• [EXCERPTED TEXT]:
It was an “ideal” scheme of a perfectly circular prison in which the
hypothetical guardian – positioned in the center – could monitor the life of the prisoners in a capillary and constant manner. To
re-read the Panopticon as a twentieth-century metaphor (as Michel
Foucault did) would mean finding yourself face to face with the Leviathan of
modern times: the nightmare of a panoptic society and an invisible power, no
longer transcendent like the monarchies of the Ancient Regime, but immanent in
the society it controls.
The
reference to the science fiction of the twentieth century, from 1984 by George Orwell to Fahrenheit 451 by Ray Bradbury, is
immediate. And yet when we watch the first part of Uomossessione, the ballerina’s
groping movements under the petrifying empire of the Gaze seem distant from
possible political interpretations. Why? And for what contemporaneous motive
does the projected eye continue to frighten us, and define itself as a symbol
that may not be immediately deciphered but emotively recognizable? We have to
look for the answer in a generational reject: in the end of the Cold War, the
end of great utopian politics, the end of politics itself, intended as an element
of group participation and involvement. The Gaze has survived once more, and in
this case breaking up in a kaleidoscope of possible keys to the reading: it is
the analytical gaze of science (of “scientism […] obsessing [man] to death”), it
is the invisible hand of the media empire or it is something that goes beyond
sociological aetiology, as in Michael Powell’s Eyes that Kill, a Hitchcock-type of psychological
thriller, wherein the assassin with the camera’s eye, constantly films his
victims at the moment of death.

• [SUPPLIED INFORMATION]:
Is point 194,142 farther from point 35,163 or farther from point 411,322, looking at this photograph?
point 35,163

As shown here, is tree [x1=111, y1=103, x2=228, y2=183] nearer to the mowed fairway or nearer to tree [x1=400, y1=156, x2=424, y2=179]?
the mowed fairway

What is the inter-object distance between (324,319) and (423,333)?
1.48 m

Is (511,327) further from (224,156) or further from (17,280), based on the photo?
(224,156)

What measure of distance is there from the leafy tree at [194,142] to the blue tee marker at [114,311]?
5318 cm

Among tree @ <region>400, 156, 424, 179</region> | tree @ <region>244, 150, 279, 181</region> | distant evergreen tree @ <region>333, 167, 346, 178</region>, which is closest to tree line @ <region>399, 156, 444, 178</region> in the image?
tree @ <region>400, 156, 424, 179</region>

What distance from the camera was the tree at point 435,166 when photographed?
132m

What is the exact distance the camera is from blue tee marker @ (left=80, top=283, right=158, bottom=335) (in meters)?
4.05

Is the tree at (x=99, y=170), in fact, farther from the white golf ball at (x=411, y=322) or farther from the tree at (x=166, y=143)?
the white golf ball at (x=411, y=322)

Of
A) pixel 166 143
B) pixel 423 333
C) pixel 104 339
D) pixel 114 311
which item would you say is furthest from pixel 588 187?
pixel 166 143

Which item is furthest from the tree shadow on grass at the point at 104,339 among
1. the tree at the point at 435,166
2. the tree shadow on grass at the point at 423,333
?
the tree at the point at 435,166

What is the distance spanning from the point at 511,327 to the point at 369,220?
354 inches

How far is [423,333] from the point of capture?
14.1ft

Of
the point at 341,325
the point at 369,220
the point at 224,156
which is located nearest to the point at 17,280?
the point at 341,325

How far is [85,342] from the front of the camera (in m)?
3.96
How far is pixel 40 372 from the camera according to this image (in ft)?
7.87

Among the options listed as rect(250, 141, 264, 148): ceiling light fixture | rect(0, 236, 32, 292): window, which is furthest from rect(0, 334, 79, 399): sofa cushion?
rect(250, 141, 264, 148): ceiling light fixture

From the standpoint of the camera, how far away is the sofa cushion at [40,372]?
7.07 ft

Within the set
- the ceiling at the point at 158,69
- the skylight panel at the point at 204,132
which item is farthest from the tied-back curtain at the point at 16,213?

• [CHALLENGE A]:
According to the Panopticon excerpt, where is the hypothetical guardian positioned?
• [CHALLENGE B]:
Please copy the records word for word, starting at the line that contains "What is the distance" and ending with the last line of the records.
The Panopticon excerpt and the records are separate material.

• [WRITTEN SOLUTION A]:
In the center of the perfectly circular prison.

• [WRITTEN SOLUTION B]:
What is the distance spanning from the point at 511,327 to the point at 369,220?
354 inches

How far is [423,333] from the point of capture?
14.1ft

Of
the point at 341,325
the point at 369,220
the point at 224,156
which is located nearest to the point at 17,280?
the point at 341,325

How far is [85,342] from the front of the camera (in m)?
3.96
How far is pixel 40 372 from the camera according to this image (in ft)?
7.87

Among the options listed as rect(250, 141, 264, 148): ceiling light fixture | rect(0, 236, 32, 292): window, which is furthest from rect(0, 334, 79, 399): sofa cushion?
rect(250, 141, 264, 148): ceiling light fixture

From the standpoint of the camera, how far away is the sofa cushion at [40,372]?
7.07 ft

Within the set
- the ceiling at the point at 158,69
- the skylight panel at the point at 204,132
which item is farthest from the tied-back curtain at the point at 16,213?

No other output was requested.